Death Note
4.8
Death Note

Film de Shûsuke Kaneko (2006)

Véritable déferlante multisupport, le concept Death Note se veut culte (mondialement, qui plus est), quel que soit le média envisagé, divisant les adeptes en deux catégories : pro-Light, pro-L... Prêts à s'entre-déchirer autour d'un concept de "justice" rarement aussi abruptement mis à mal.

Tout cela ne vous évoque rien ? Vous n'avez pas encore plongé au plus noir de cette oeuvre amorale, malsaine, tendue et tétanisante façon Edgar Allan Poe du XXIème siècle ? Séance de rattrapage immédiate pour tout le monde. Sortez vos cahiers de la mort, interro surprise !

Dans Death Note, en effet, il est question d'un mystérieux cahier aux pouvoirs effroyables, abandonné sur terre par un dieu de la mort curieux de voir comment les humains pourront s'en servir... Car une fois le cahier utilisé, il n'existe plus d'échappatoire possible : tous les noms qui y sont inscrits entraînent inévitablement la mort de leur propriétaire.

C'est le point de départ improbable d'un thriller fantastique à rallonge (hélas) où Light Yagami, lycéen surdoué, nihiliste et désoeuvré hérite du fameux "Death Note" et décide sans ambages de s'en servir pour châtier les criminels de tous les pays et créer un monde idéal... Quitte pour cela à sacrifier les innocents qui se dresseraient en travers de sa route.

Astucieux au point d'en devenir pervers, la force principale du propos tient à son originalité, ainsi qu'à son inventivité implacable en matière de retournement de situation tordus. Hélas, au-delà de l'idée première et de sa mise en oeuvre, le résultat déçoit par son manque d'ambition narrative, le concept n'étant exploité que de façon minimale là où il autorisait (imposait !) maints et maints développements sur maints autres plans. Ici, le scénariste mène son thriller, le dessinateur l'illustre, cela ne va pas au-delà. Dès lors, le lecteur est condamné à ne rester qu'en surface, dans le registre du rebondissement et de l’événementiel, servi par une mise en image efficace et réussie, mais par une mise en page particulièrement plate et sans saveur. De la même façon, les serial-retournements de situation flirtent tant avec l'excès qu'ils prennent souvent des allures grand-guignolesques de "Bip-Bip versus Vil Coyote" sous antidépresseurs.

-*-

EXERCICE PROPOSÉ 1: Recopiez fidèlement, dans le texte présenté, le passage qui commence par les mots "Dans Death Note, en" et s'achève sur "de leur propriétaire.".
Le texte et les enregistrements ne sont en rien liés les uns aux autres.

-*-

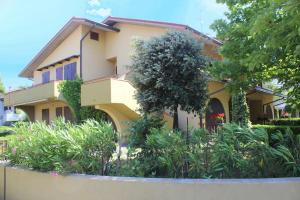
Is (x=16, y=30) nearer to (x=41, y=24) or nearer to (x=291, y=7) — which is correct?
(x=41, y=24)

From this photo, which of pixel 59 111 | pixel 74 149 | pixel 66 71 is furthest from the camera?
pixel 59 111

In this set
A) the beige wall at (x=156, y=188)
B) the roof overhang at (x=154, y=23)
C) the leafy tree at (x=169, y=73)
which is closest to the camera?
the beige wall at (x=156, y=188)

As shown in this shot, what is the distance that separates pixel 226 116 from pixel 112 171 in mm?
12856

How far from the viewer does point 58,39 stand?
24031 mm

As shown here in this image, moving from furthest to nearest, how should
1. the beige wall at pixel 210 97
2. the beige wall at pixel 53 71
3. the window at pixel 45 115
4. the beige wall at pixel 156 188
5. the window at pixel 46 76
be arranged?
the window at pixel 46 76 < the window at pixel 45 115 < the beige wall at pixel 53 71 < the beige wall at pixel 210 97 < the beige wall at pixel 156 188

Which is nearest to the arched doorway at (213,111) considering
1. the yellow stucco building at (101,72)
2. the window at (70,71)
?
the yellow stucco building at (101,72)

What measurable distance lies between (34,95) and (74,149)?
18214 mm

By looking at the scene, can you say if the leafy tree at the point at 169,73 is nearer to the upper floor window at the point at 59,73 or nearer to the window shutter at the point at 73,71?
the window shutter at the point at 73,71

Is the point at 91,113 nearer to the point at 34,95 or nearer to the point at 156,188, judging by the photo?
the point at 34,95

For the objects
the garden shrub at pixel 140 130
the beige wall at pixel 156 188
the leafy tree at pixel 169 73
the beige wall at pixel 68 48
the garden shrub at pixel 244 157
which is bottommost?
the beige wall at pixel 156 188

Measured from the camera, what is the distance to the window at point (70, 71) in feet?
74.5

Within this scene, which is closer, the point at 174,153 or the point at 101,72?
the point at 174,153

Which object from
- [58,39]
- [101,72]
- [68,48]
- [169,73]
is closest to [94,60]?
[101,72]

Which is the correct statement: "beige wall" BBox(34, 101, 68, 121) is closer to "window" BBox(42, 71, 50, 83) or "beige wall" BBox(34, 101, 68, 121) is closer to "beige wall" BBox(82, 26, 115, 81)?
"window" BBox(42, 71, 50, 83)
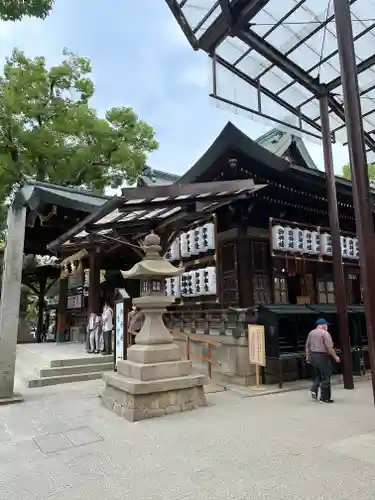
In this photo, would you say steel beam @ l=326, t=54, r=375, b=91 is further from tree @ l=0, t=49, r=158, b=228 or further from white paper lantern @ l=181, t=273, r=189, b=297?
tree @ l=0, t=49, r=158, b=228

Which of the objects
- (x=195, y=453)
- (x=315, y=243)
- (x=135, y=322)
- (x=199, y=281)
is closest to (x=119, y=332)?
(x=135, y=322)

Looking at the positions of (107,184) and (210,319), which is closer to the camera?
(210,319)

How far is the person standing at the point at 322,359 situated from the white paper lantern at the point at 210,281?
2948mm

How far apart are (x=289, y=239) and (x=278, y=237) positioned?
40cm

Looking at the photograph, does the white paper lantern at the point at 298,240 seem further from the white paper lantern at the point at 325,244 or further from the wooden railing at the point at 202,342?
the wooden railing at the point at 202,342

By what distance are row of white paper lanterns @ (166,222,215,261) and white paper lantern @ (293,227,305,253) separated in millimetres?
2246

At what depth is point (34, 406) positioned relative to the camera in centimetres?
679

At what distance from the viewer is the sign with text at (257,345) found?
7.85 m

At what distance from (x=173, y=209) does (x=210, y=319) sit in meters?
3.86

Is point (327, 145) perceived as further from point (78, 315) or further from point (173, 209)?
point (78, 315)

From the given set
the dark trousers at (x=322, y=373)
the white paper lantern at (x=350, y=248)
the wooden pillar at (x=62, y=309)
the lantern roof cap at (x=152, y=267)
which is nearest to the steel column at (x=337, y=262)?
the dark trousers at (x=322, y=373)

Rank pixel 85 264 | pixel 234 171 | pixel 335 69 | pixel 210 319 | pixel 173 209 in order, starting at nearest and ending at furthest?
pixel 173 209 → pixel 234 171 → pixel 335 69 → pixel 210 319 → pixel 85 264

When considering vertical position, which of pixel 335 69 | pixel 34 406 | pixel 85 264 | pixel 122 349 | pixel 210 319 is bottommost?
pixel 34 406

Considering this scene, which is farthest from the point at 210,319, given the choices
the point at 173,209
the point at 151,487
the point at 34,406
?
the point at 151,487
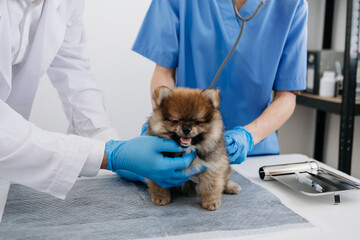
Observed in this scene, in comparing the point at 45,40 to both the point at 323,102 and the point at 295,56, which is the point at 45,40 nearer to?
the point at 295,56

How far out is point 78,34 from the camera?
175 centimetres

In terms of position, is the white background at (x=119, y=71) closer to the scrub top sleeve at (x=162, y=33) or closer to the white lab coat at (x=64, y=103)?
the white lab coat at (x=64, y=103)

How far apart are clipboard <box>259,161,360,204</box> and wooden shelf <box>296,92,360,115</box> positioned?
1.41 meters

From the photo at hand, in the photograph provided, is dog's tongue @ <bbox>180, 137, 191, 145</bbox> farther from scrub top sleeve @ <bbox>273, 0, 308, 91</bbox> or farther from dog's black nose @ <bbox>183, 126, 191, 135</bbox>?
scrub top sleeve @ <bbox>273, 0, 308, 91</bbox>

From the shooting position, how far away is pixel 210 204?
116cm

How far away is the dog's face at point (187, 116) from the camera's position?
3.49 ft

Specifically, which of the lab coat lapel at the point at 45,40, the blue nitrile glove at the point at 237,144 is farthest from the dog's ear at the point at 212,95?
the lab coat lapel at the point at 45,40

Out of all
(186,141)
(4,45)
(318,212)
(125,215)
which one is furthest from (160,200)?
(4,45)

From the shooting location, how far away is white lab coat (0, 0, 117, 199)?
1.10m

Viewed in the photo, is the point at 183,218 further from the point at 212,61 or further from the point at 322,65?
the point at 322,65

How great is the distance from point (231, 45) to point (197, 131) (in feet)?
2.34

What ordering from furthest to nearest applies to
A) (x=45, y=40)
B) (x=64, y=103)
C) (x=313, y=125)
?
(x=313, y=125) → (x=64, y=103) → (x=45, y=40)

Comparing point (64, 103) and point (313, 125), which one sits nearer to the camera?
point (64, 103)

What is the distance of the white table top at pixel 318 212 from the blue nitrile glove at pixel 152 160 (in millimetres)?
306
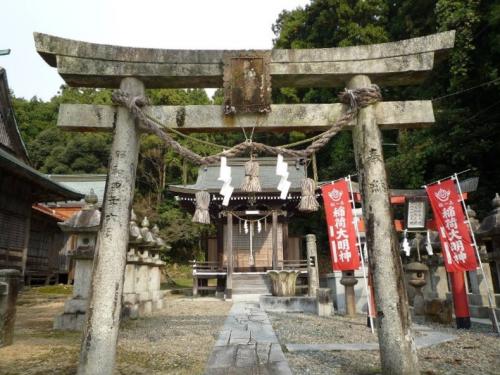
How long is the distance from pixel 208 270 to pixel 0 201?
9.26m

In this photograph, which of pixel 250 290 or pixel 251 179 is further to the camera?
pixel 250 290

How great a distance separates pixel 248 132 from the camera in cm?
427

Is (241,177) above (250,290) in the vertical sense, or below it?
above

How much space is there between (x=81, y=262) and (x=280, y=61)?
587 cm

-*-

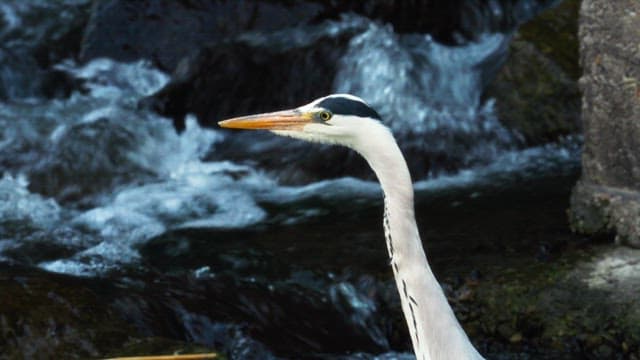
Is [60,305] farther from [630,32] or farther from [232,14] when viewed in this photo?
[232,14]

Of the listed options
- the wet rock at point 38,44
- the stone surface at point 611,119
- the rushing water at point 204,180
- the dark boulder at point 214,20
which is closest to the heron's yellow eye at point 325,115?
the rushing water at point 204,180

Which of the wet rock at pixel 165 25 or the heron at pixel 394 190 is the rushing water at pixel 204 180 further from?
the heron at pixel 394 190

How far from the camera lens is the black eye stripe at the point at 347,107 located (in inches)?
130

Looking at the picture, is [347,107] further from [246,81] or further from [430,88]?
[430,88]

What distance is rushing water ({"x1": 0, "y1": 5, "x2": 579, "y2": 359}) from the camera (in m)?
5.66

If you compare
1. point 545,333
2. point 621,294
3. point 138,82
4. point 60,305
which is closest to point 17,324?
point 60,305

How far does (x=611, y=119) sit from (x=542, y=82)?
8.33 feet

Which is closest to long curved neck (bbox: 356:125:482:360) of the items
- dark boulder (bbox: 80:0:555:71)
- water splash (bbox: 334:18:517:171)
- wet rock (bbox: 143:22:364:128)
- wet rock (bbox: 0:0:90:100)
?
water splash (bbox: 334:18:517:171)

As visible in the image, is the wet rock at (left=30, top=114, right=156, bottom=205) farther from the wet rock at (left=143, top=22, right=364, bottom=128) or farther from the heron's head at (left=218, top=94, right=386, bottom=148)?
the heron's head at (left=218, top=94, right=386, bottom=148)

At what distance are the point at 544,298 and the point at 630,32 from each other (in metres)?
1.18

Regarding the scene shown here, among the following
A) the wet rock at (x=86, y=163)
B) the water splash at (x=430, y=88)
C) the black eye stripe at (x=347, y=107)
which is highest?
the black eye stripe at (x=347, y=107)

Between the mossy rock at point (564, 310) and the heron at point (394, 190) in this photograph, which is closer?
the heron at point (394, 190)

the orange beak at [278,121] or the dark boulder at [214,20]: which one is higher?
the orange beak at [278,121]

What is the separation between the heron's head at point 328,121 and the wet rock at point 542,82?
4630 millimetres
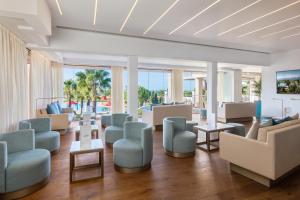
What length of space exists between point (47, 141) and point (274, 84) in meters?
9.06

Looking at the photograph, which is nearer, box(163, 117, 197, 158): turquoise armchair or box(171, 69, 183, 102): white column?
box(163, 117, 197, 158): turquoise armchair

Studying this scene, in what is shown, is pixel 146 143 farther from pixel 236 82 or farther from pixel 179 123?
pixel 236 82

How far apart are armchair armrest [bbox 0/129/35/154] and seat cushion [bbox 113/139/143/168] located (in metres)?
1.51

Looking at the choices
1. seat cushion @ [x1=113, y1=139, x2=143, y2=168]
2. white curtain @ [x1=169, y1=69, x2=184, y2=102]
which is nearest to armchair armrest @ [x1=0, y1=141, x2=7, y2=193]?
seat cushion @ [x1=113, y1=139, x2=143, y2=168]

-*-

EXERCICE PROPOSÉ 2: Présentez sous forme de CSV à deux colonnes, enonce et reponse, les enregistrements situés entre la ligne contenant "Observed in this" et celle contenant "175 centimetres", ces deux lignes incluses. Prévoyez une ligne par enregistrement, chaque champ entre guillemets, et remplacez les sauts de ligne par des espaces.

RÉSULTAT ATTENDU 1:
Dans Death Note, en effet, il est question d'un mystérieux cahier aux pouvoirs effroyables, abandonné sur terre par un dieu de la mort curieux de voir comment les humains pourront s'en servir... Car une fois le cahier utilisé, il n'existe plus d'échappatoire possible : tous les noms qui y sont inscrits entraînent inévitablement la mort de leur propriétaire.

RÉSULTAT ATTENDU 2:
enonce,reponse
"Observed in this scene, in comparing the point at 45,40 to both the point at 323,102 and the point at 295,56, which is the point at 45,40 nearer to?","the point at 295,56"
"How far out is point 78,34 from the camera?","175 centimetres"